Dataset Ingestion
Guide to ingesting and publishing data to the VEDA data store & STAC API
VEDA uses a centralized Spatio-Temporal Asset Catalog (STAC) for data dissemination and prefers to host datasets in cloud-object storage (AWS S3 in the region us-west-2
) in the cloud-optimized file formats Cloud-Optimized GeoTIFF (COG) and Zarr, which enables viewing and efficient access in the cloud directly from the original datafiles without copies or multiple versions.
Steps for ingesting a dataset
For dataset ingestion, generally four steps are required. Depending on the capacity of the dataset provider, some of the steps can be completed by the VEDA team on request.

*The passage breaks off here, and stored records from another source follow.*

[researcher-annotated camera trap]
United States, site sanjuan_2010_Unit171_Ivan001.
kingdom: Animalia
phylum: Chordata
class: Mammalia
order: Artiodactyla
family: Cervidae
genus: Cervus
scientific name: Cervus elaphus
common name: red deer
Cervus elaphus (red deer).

The data ingestion process requires Cognito
credentials (username and password). In order to retrieve these credentials, you’ll need to contact a member of the VEDA Data Services Team at veda@uah.edu who can set up an account and credentials for you. The first time you log in using the Cognito Client
, you will be prompted to set a new password.
Complete as many steps of the process as you have capacity or authorization to. You will initially publish to a staging catalog where you can review the data before publishing to the public production catalog. Please follow the steps and guides outlined below:
- Transform datasets to conform with cloud-optimized file formats - see file preparation
- Upload files to storage (may be skipped, if data is cloud-optimized and in
us-west-2
) - Load those records into the STAGING VEDA STAC - see catalog ingestion
- Finally, when you are satisfied with how your data look in the staging catalog, open a veda-data pull request with the configuration you used to publish to the staging catalog. When this PR is approved, the data will be published to the production catalog at openveda.cloud!

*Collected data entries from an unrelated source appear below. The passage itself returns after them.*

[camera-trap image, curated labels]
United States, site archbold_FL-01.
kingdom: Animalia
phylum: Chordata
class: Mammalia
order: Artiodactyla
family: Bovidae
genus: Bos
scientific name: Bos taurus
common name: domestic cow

Open a dedicated pull request in the veda-data repository. Please read through these docs fully first as you they will help supply the information required to complete the PR. Use this “new dataset” template to open a new issue and get started.
End to end ingest example
For a walk through of the full process outlined above, please refer to this example notebook. This notebook uses the GEOGLAM June 2023
to ingest this file CropMonitor_2023_06_28.tif into VEDA’s staging STAC catalog.

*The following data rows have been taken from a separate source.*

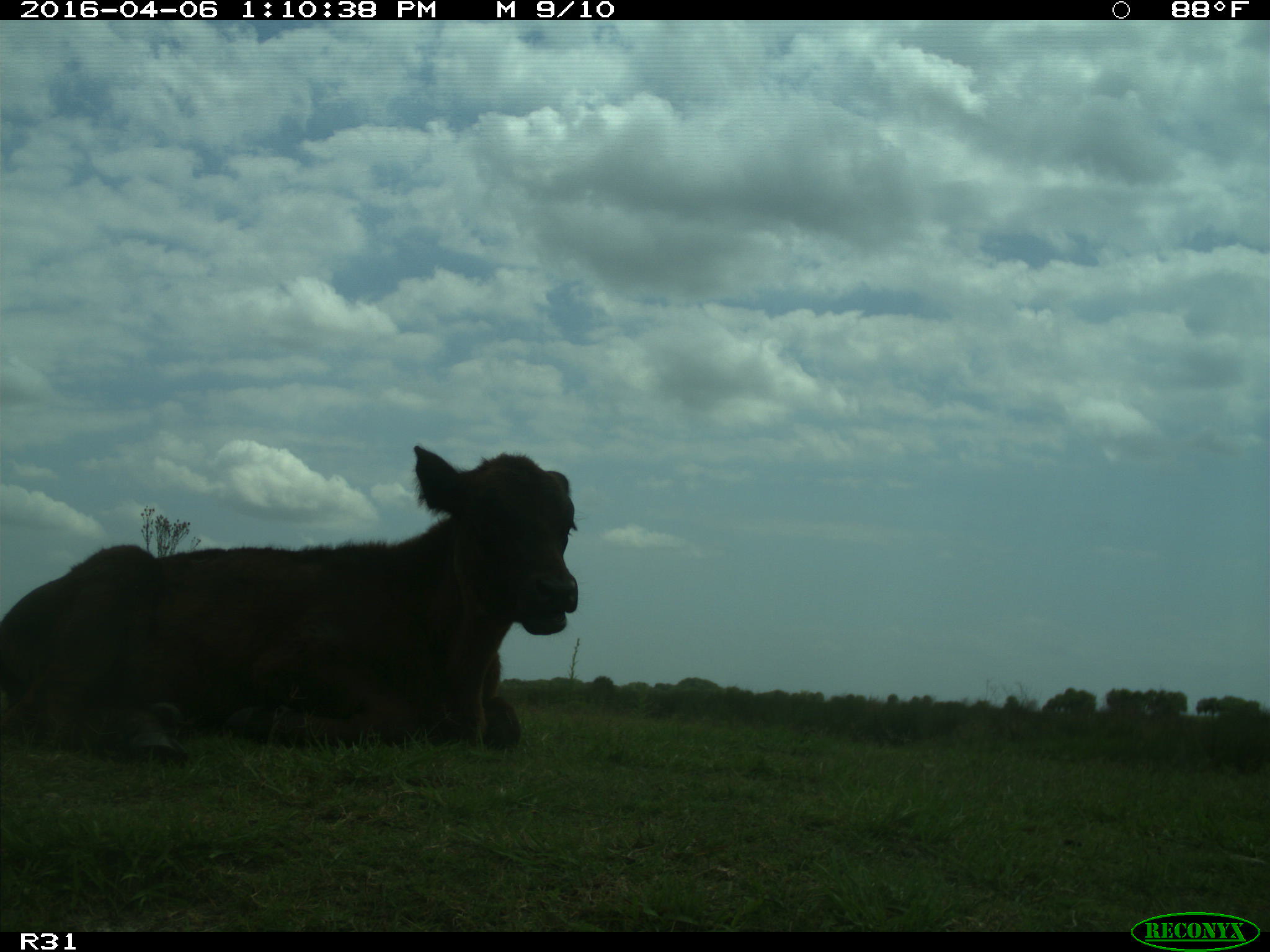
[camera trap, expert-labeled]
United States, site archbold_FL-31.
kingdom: Animalia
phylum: Chordata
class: Mammalia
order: Artiodactyla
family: Bovidae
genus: Bos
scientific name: Bos taurus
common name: domestic cow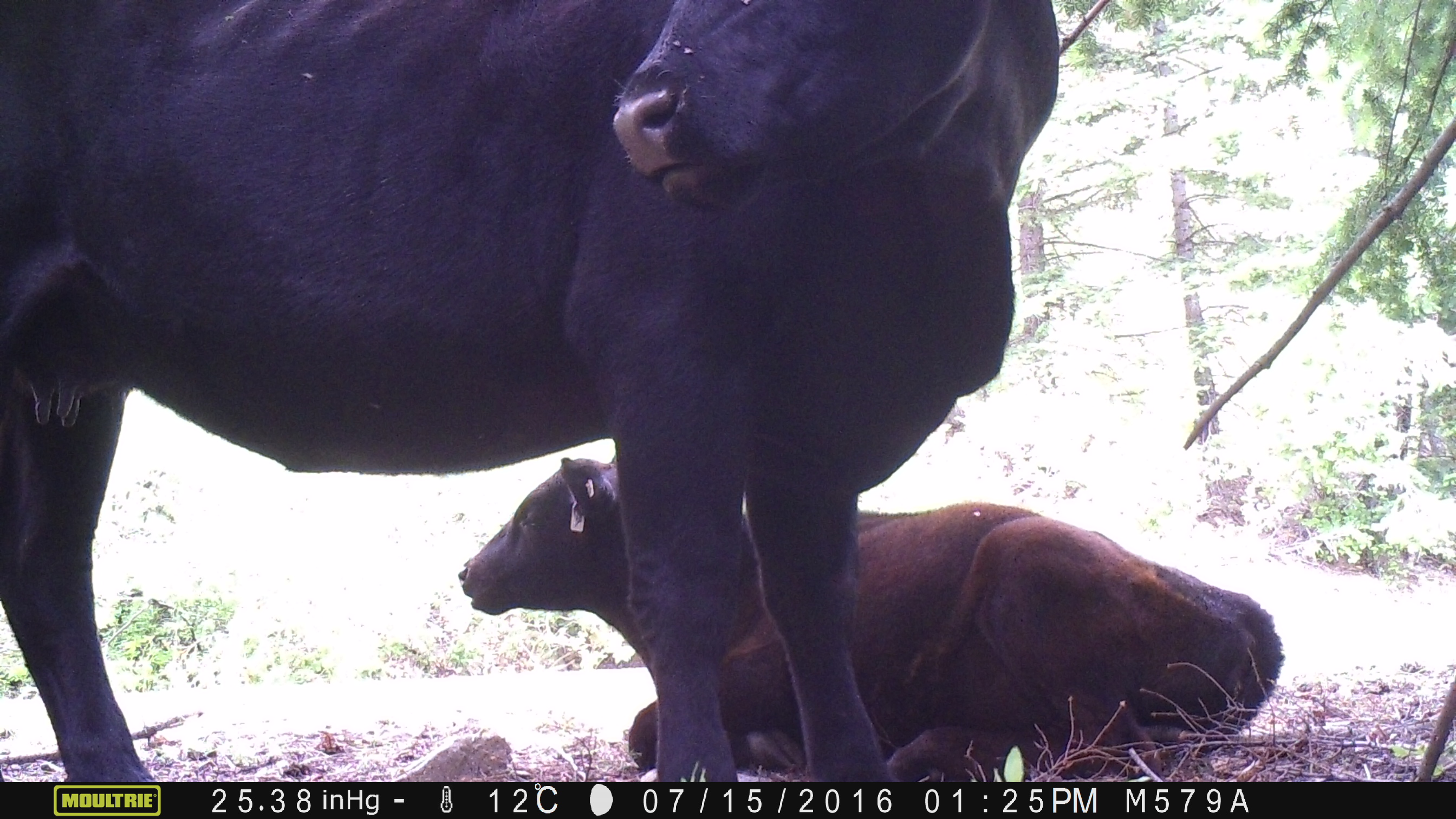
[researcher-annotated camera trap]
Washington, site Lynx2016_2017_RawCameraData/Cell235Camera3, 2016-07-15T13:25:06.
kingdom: Animalia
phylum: Chordata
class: Mammalia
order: Artiodactyla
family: Bovidae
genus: Bos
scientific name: Bos taurus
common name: domestic cattle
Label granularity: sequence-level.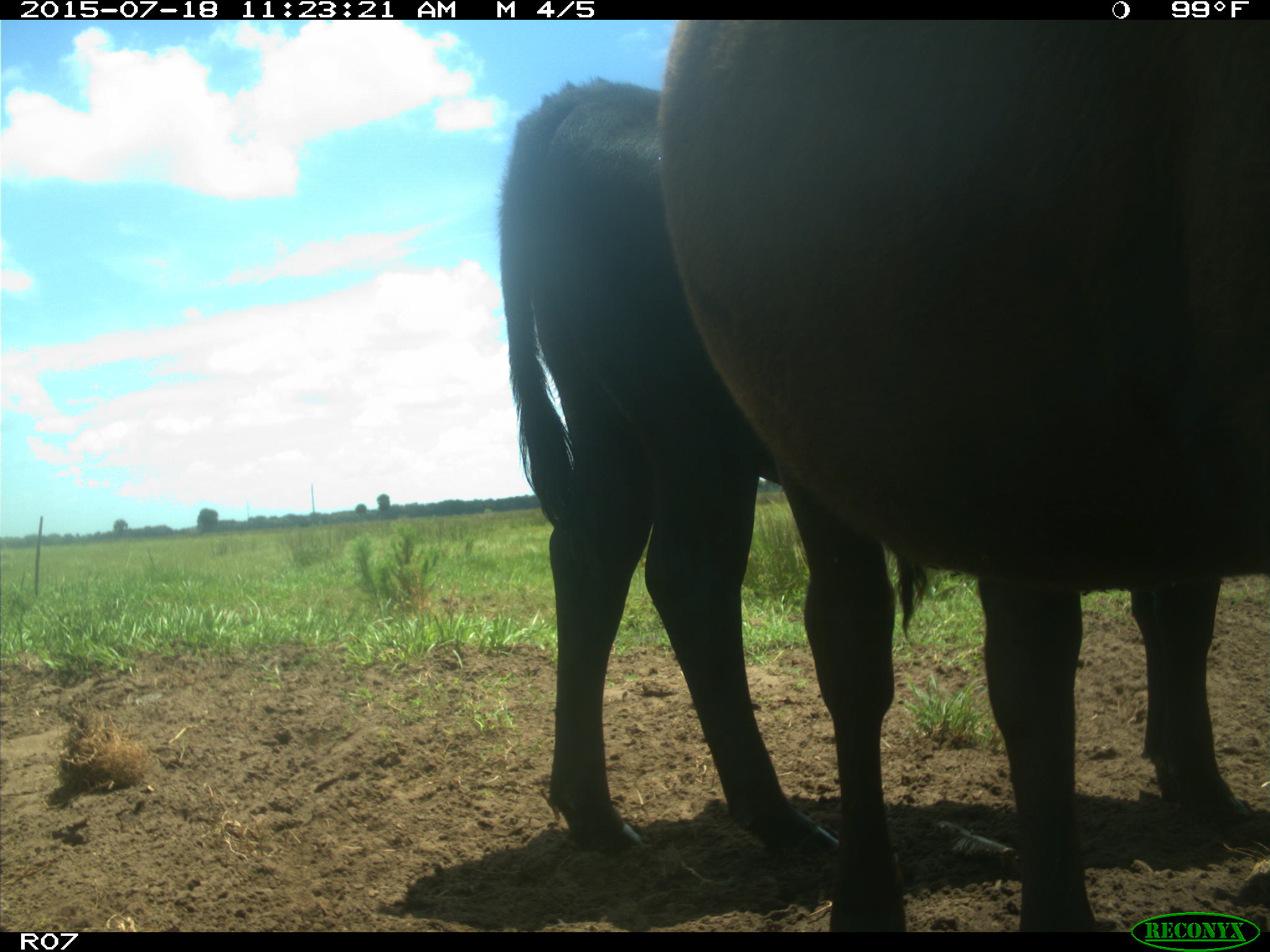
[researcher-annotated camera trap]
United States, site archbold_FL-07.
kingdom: Animalia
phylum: Chordata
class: Mammalia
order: Artiodactyla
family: Bovidae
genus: Bos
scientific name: Bos taurus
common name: domestic cow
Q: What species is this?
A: Bos taurus (domestic cow).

Please use this as a guide for the ingestion process (and required dataset defintions), replacing the GEOGLAM dataset metadata and file with your own data.
Stuck on how to develop compliant metadata records for your dataset?
Checkout the following notebooks and resources to help provide you with the STAC metadata required to create the dataset definitions needed for catalog ingestion.
- How to create STAC Collections: see this example notebook and related STAC conventions
- How to create STAC Items: see this example notebook and conventions.